Requirement:
Reproduce the records word for word, starting at the line that contains "Which of point" and continuing through the last line of the records.

Stored records:
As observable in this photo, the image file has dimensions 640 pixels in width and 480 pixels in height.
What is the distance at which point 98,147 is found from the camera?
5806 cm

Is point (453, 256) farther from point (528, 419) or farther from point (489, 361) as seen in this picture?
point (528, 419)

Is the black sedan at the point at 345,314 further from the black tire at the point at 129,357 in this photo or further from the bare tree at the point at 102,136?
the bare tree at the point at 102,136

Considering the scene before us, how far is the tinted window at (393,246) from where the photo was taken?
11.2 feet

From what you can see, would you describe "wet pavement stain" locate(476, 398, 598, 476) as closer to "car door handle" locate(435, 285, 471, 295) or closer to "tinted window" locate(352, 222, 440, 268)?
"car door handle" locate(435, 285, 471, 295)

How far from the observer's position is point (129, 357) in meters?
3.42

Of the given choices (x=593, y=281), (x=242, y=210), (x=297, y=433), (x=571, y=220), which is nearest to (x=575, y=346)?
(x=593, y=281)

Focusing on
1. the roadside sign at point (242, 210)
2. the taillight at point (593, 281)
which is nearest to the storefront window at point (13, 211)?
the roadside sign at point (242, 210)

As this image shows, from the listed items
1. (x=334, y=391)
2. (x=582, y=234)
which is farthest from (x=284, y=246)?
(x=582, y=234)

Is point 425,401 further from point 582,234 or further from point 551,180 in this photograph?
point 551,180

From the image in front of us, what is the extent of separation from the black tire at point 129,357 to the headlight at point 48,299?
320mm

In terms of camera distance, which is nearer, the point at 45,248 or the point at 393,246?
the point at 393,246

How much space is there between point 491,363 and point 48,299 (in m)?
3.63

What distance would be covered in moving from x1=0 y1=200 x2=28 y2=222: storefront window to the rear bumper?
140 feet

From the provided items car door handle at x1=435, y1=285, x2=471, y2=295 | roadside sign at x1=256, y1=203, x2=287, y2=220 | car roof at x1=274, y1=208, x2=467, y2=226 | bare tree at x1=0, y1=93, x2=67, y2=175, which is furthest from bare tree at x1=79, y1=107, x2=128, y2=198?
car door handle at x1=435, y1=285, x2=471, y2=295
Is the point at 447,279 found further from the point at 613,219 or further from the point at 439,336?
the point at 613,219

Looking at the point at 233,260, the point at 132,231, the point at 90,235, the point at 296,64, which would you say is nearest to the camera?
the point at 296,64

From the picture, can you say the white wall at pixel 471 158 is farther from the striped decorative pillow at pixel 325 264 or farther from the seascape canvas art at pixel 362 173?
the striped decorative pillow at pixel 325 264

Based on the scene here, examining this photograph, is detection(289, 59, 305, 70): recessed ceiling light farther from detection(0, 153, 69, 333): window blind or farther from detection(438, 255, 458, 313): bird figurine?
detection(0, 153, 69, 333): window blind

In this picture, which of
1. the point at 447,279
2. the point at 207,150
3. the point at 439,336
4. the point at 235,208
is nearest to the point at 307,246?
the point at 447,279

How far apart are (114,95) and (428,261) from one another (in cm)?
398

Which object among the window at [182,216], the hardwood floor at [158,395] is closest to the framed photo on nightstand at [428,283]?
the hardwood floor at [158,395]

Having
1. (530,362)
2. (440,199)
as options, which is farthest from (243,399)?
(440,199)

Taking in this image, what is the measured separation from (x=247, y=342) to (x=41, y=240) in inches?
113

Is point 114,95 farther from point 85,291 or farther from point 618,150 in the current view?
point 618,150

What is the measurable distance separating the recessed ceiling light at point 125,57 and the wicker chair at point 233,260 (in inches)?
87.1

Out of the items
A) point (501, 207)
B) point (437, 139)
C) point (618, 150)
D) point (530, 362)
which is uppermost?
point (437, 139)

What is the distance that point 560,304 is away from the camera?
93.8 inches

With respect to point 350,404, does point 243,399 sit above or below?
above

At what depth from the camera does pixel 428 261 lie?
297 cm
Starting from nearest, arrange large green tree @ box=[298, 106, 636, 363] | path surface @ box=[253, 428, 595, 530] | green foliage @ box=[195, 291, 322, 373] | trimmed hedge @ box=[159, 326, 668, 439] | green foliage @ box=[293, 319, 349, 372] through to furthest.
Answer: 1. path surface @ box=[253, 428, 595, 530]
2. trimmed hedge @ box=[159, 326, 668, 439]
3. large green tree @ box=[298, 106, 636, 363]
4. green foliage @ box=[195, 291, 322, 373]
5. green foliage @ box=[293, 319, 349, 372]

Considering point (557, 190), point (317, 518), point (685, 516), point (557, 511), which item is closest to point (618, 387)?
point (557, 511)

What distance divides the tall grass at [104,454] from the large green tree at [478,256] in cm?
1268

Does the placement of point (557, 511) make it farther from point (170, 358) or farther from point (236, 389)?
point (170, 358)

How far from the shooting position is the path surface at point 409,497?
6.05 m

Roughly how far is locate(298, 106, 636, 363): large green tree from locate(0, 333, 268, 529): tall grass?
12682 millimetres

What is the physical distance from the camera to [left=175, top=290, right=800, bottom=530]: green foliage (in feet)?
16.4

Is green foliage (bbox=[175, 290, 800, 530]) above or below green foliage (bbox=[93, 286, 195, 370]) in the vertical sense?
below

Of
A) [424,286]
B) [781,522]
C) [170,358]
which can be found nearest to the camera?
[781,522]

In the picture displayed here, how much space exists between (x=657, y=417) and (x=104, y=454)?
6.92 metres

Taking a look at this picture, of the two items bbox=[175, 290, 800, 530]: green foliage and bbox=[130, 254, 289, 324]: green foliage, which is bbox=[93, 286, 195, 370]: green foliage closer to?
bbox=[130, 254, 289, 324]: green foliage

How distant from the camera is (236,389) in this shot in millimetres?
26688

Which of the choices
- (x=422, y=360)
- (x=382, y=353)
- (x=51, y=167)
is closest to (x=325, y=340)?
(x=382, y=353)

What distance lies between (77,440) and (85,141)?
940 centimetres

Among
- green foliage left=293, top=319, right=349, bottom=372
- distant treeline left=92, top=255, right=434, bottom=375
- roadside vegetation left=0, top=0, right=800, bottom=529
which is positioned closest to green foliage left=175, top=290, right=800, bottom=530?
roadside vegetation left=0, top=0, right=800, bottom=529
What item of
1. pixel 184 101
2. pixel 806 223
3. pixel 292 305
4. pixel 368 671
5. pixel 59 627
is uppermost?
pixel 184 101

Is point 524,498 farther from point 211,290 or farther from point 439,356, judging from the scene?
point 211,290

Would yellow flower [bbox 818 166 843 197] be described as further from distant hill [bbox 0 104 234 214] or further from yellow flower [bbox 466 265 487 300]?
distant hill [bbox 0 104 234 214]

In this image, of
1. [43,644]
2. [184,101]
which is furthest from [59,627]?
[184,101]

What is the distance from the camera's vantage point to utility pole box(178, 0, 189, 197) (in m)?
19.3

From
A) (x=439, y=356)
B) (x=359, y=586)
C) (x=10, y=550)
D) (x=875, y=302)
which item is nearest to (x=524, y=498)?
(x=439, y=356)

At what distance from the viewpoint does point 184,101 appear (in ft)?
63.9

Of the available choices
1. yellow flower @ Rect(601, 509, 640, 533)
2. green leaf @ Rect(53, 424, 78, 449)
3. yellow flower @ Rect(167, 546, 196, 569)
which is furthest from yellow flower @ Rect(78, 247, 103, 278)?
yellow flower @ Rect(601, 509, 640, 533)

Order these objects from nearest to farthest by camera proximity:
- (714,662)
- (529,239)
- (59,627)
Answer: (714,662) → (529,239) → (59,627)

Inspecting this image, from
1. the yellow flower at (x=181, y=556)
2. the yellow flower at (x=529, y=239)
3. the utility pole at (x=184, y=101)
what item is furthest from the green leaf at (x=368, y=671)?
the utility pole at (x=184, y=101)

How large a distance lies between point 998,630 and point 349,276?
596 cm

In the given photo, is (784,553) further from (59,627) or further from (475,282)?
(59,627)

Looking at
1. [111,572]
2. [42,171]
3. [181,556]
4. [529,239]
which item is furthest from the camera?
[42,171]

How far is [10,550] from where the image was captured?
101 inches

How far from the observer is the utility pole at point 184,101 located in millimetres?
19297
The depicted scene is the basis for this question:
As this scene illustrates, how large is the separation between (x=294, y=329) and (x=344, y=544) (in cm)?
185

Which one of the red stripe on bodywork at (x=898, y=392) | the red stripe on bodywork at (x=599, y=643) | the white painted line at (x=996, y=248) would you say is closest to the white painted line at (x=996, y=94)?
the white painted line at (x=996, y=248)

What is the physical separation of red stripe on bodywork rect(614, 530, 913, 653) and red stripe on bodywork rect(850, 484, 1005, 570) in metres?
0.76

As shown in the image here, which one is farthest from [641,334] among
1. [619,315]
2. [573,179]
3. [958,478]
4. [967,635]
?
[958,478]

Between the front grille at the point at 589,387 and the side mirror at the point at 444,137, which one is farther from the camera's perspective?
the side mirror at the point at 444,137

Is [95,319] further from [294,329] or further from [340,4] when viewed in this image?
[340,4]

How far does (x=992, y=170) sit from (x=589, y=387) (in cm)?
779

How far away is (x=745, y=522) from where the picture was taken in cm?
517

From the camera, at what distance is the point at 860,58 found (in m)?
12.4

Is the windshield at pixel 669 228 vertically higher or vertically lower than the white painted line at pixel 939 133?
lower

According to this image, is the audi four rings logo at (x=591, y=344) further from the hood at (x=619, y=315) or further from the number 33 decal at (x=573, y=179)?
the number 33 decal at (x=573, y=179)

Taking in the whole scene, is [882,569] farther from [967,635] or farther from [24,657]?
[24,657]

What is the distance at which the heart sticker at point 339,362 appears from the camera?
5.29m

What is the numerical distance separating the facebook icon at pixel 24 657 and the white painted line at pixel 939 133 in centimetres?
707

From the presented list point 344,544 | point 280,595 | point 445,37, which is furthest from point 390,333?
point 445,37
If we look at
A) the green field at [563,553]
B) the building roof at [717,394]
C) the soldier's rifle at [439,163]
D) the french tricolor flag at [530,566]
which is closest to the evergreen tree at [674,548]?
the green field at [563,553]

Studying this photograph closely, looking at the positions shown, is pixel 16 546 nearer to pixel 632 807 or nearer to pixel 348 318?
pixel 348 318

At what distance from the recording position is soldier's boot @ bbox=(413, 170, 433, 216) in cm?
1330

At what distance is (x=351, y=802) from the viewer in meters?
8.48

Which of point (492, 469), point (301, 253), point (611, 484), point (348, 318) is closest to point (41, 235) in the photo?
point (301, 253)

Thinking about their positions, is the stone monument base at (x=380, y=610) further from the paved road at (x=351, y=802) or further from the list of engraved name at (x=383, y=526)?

Solution below:
Which of point (492, 469), point (301, 253), point (611, 484), point (348, 318) is closest to point (41, 235) in the photo?
point (301, 253)

Thinking about their positions, is the stone monument base at (x=380, y=610) further from the paved road at (x=351, y=802) or further from the list of engraved name at (x=383, y=526)?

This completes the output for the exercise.